The spaceman placed his hand over Maria’s mouth. It was not an act of violence or anger. Merely frustration, which was echoed in his eyes, black as space itself.

“Not dead. The dead done gone. You’re here. Worlds need you. Was an Imperial Captain. Fought and killed for Empire. But never believed in. Saw much Empire as Captain. Nothing to believe in. Until you. You had a better way. Empire mighty, but not in your eyes. Your passion…your grace. Believed in that. Worlds…I…need you to be worth your name.”

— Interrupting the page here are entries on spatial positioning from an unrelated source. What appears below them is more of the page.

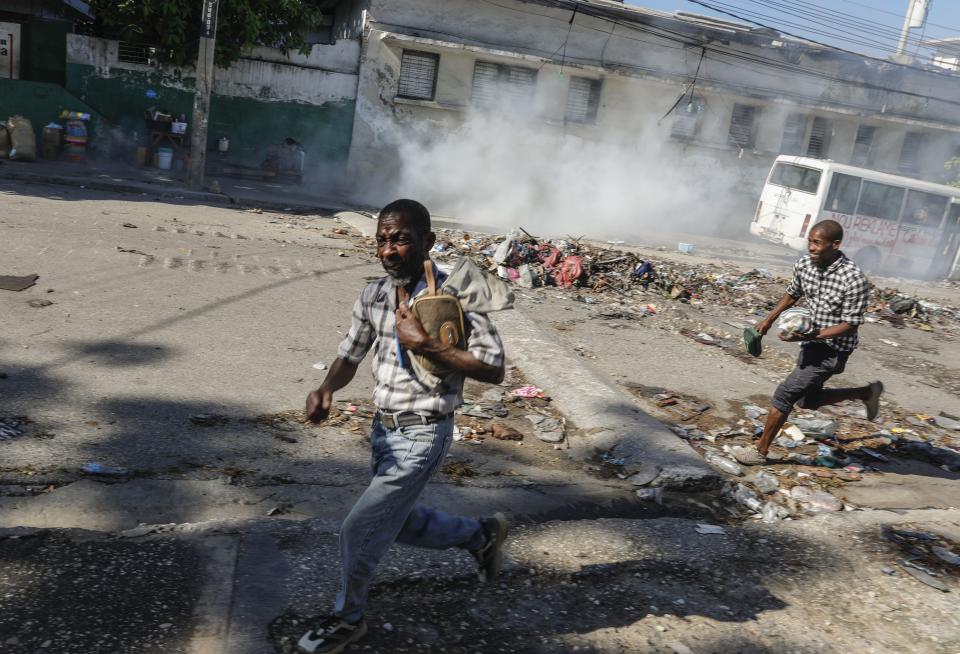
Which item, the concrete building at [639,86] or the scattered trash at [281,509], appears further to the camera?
the concrete building at [639,86]

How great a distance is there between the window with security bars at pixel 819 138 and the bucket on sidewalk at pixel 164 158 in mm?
16729

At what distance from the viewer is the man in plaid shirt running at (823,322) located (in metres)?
4.77

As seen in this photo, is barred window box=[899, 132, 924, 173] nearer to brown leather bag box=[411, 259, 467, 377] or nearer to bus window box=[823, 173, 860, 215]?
bus window box=[823, 173, 860, 215]

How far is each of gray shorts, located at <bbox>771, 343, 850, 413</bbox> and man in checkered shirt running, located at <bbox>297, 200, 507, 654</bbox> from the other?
302cm

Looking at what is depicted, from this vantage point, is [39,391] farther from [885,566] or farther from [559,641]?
[885,566]

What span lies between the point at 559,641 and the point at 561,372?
11.2 feet

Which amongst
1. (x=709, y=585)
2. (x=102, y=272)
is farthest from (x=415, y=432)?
(x=102, y=272)

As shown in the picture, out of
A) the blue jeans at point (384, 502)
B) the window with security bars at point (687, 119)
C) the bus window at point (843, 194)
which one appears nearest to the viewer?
the blue jeans at point (384, 502)

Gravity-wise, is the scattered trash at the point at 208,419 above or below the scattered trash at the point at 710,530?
below

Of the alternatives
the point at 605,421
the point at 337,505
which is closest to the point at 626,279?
the point at 605,421

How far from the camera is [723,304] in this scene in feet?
35.1

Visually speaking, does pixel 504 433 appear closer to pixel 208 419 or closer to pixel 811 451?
pixel 208 419

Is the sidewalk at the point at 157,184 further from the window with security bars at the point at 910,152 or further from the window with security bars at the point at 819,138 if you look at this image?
the window with security bars at the point at 910,152

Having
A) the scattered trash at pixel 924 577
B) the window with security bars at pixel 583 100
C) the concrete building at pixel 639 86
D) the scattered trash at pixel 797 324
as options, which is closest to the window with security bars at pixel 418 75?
the concrete building at pixel 639 86
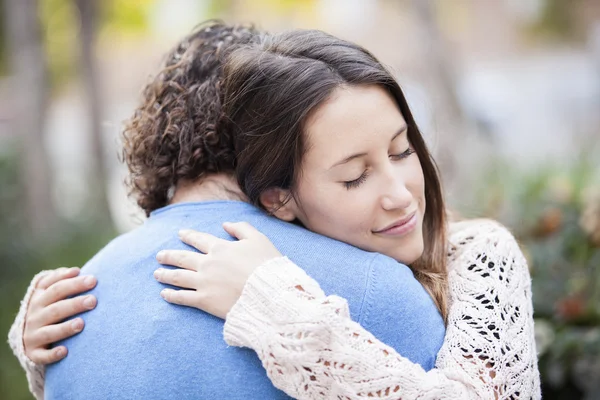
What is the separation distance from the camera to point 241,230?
5.45 ft

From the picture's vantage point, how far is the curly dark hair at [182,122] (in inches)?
74.7

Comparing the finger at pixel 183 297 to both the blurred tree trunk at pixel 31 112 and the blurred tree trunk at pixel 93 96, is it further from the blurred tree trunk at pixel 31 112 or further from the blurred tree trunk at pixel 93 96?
the blurred tree trunk at pixel 93 96

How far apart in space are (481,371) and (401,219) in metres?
0.43

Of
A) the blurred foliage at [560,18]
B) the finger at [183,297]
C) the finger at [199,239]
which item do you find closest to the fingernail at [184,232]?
the finger at [199,239]

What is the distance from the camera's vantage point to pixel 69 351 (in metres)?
1.73

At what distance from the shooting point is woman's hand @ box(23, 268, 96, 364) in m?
1.74

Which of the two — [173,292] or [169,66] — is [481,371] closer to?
[173,292]

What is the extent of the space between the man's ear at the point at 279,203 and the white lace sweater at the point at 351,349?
0.31 meters

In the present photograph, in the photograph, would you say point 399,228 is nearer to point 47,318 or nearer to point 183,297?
point 183,297

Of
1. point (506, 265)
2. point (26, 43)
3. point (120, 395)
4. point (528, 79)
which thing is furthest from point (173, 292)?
point (528, 79)

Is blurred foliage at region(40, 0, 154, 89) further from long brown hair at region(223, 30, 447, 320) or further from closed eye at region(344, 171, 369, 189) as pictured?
closed eye at region(344, 171, 369, 189)

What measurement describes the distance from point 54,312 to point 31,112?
15.4 ft

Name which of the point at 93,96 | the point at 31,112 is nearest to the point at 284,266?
the point at 31,112

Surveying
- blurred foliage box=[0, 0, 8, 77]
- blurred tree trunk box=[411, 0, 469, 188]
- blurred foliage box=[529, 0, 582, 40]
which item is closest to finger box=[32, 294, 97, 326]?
blurred tree trunk box=[411, 0, 469, 188]
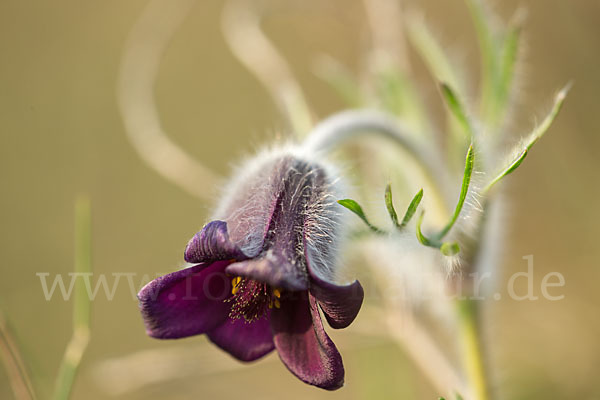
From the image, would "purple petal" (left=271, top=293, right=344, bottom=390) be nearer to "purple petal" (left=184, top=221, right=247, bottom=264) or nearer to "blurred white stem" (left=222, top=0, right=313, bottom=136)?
"purple petal" (left=184, top=221, right=247, bottom=264)

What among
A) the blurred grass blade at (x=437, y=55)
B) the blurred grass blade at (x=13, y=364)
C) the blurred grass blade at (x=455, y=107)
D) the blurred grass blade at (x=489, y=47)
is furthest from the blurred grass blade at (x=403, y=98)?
the blurred grass blade at (x=13, y=364)

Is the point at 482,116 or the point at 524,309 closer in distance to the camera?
the point at 482,116

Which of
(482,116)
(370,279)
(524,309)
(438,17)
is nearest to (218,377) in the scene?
(370,279)

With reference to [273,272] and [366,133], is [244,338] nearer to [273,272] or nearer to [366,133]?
[273,272]

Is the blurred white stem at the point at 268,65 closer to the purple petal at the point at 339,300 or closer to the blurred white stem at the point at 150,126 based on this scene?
the blurred white stem at the point at 150,126

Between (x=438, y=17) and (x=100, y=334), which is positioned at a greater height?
(x=438, y=17)

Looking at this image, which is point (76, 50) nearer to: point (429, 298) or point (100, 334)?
point (100, 334)

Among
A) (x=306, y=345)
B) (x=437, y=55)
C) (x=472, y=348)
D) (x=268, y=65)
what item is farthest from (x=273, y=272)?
(x=268, y=65)
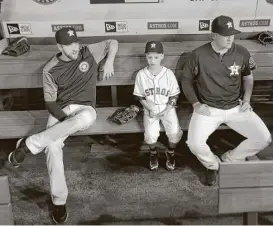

The spaceman withdrew his had from Maria’s mouth, and held it in front of her, ready to lift her up out of the dust.

The walls of Maria Gracia Plana’s prison had long since fallen, the building having crumbled along with the Empire that constructed it. The planet’s wealth and populace have gone, leaving it boundless and bare, a relic of times long past. All that remains are her apologies, and the dead.